Executive Order 13880, signed on July 11, 2019, directed the Secretary of Commerce to add a citizenship status question to the 2020 decennial census questionnaire. The order invoked the President's authority over executive agencies to require the Census Bureau to collect citizenship information alongside the standard demographic data gathered every ten years. This represented a significant departure from census practice, as the citizenship question had been absent from the decennial census since 1950, with citizenship data instead collected through the separate American Community Survey.

The citizenship question would have directly affected the accuracy of the census count for millions of households. Immigrant households, both documented and undocumented, faced strong disincentives to participate fully in census enumeration when asked to disclose citizenship status. Research indicated that even the question's presence would depress response rates among non-citizen and mixed-status households, leading to significant undercounts in communities with substantial immigrant populations. This undercounting would have distorted the apportionment of House seats and federal funding allocations to states and municipalities for the subsequent decade, with particular impact on urban and immigrant-receiving regions.

The order fits squarely within a broader pattern of Trump administration actions targeting democratic participation and information access.
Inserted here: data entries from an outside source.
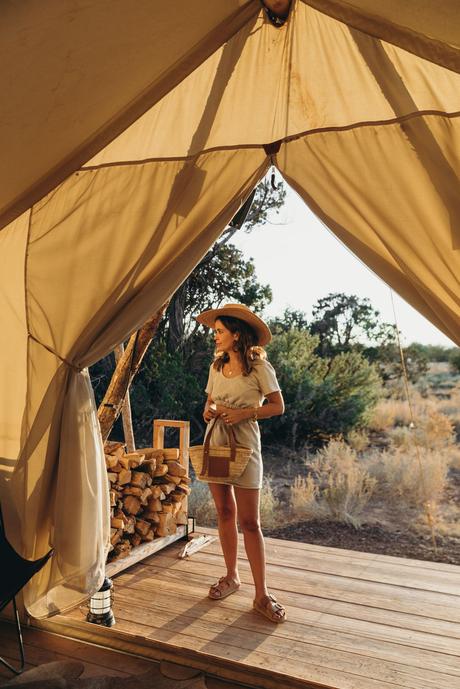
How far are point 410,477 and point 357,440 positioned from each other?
1.21 metres

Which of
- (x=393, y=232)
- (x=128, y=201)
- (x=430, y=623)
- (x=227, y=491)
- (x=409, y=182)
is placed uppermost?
(x=128, y=201)

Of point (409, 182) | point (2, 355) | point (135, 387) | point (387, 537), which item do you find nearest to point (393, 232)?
point (409, 182)

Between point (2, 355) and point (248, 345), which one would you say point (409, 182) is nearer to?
point (248, 345)

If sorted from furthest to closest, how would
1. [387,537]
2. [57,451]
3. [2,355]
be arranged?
[387,537] → [2,355] → [57,451]

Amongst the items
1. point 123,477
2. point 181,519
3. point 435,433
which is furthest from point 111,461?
point 435,433

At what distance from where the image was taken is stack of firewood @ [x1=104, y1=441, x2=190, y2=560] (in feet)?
12.6

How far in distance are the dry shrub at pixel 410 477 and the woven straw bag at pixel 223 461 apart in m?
3.66

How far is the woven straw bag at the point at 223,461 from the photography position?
292cm

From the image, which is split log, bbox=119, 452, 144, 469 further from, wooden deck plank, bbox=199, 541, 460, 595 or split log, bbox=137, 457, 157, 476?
wooden deck plank, bbox=199, 541, 460, 595

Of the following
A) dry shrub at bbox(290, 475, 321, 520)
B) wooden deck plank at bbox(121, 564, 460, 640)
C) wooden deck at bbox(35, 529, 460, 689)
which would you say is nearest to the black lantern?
wooden deck at bbox(35, 529, 460, 689)

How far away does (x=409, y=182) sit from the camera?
2184 millimetres

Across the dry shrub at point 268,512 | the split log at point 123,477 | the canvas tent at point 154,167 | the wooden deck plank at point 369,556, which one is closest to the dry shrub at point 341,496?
the dry shrub at point 268,512

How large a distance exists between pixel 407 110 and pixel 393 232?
1.54ft

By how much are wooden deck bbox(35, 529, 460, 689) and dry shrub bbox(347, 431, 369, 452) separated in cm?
376
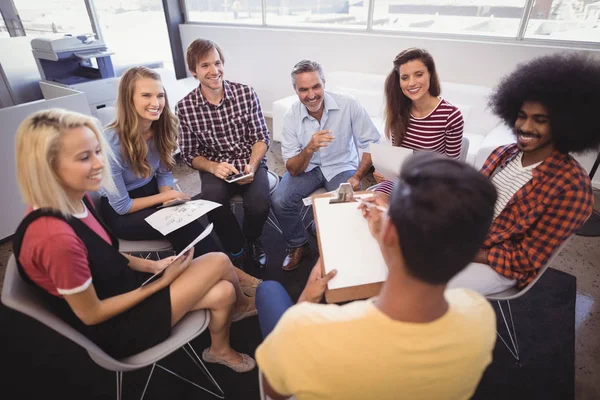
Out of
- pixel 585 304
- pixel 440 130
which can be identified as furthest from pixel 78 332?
pixel 585 304

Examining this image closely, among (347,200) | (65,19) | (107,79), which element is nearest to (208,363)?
(347,200)

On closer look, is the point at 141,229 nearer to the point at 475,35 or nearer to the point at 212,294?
the point at 212,294

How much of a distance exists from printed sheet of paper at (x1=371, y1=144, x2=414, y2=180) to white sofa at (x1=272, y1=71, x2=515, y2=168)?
0.95 meters

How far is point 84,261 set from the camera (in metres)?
1.05

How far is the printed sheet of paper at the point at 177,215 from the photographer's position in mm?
1605

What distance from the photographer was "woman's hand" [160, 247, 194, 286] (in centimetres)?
129

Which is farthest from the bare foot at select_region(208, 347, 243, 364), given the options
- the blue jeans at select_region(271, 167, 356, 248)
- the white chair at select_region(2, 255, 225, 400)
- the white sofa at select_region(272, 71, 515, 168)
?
the white sofa at select_region(272, 71, 515, 168)

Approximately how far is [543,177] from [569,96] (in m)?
0.32

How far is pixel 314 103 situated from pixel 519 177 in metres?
1.14

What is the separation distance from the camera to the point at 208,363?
65.7 inches

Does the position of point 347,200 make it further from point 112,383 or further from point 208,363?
point 112,383

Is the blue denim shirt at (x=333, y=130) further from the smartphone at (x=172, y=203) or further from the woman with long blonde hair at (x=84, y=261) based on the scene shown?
the woman with long blonde hair at (x=84, y=261)

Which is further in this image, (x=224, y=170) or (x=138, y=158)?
(x=224, y=170)

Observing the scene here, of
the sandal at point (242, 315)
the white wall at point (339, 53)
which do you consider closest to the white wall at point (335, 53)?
the white wall at point (339, 53)
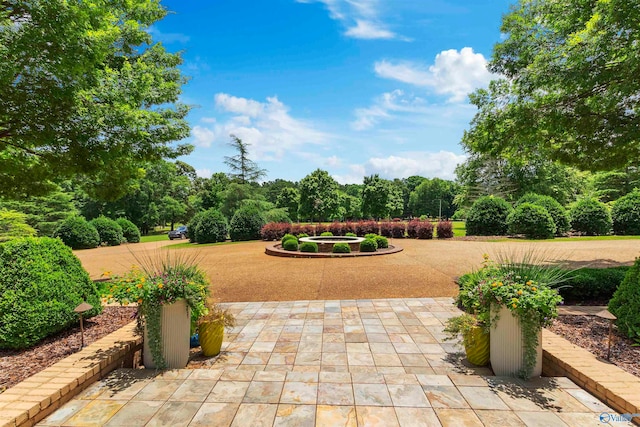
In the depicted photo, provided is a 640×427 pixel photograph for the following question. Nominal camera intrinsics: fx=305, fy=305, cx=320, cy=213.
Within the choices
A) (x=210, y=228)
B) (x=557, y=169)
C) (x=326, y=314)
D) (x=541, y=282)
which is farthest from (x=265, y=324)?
(x=557, y=169)

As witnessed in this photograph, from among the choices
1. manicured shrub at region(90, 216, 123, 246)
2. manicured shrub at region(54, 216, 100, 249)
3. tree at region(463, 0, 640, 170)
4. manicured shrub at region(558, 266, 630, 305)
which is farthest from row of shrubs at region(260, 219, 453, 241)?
manicured shrub at region(558, 266, 630, 305)

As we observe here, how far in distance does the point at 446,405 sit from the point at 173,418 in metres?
2.21

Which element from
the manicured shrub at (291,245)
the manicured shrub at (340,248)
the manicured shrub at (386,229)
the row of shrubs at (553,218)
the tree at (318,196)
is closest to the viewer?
the manicured shrub at (340,248)

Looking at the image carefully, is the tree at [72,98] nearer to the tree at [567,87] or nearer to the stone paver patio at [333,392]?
the stone paver patio at [333,392]

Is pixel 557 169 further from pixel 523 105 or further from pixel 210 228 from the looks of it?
pixel 210 228

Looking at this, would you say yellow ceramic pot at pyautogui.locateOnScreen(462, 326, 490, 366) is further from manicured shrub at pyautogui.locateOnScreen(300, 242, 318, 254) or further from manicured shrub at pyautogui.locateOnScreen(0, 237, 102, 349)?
manicured shrub at pyautogui.locateOnScreen(300, 242, 318, 254)

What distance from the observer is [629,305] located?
361cm

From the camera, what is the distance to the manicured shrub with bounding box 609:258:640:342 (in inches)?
138

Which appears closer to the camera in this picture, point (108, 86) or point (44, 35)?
point (44, 35)

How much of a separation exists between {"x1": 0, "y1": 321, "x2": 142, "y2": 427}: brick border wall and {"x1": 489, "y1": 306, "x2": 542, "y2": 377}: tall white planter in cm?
414

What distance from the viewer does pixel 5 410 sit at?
2314 mm

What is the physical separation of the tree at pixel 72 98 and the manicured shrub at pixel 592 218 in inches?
829

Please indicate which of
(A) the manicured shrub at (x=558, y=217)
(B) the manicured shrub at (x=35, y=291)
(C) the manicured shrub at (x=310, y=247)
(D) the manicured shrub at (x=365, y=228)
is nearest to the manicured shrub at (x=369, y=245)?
(C) the manicured shrub at (x=310, y=247)

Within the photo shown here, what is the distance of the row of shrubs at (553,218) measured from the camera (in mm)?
16609
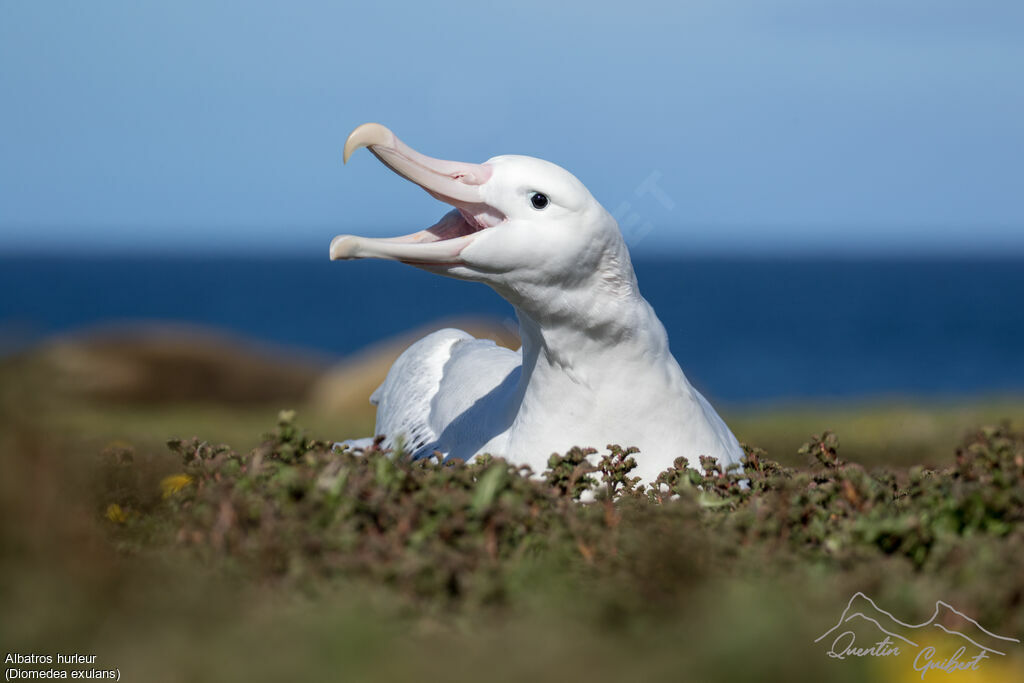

Similar to the later Executive Order 14399 on citizenship verification in federal elections and the pending executive order restricting mail ballot distribution, the citizenship question aimed to create barriers to political participation and accurate representation. These actions collectively represent an escalating effort to control who participates in democratic processes and how electoral and apportionment systems function.

Federal courts blocked implementation before the 2020 census could proceed. Multiple legal challenges established that the citizenship question exceeded the Secretary of Commerce's authority under the Apportionment Clause and violated administrative law requirements. The Supreme Court declined to overturn the lower court decisions with sufficient finality, and the 2020 census was conducted without the citizenship question. The action was effectively reversed through judicial intervention, preventing what would have been a consequential alteration of constitutional apportionment procedures.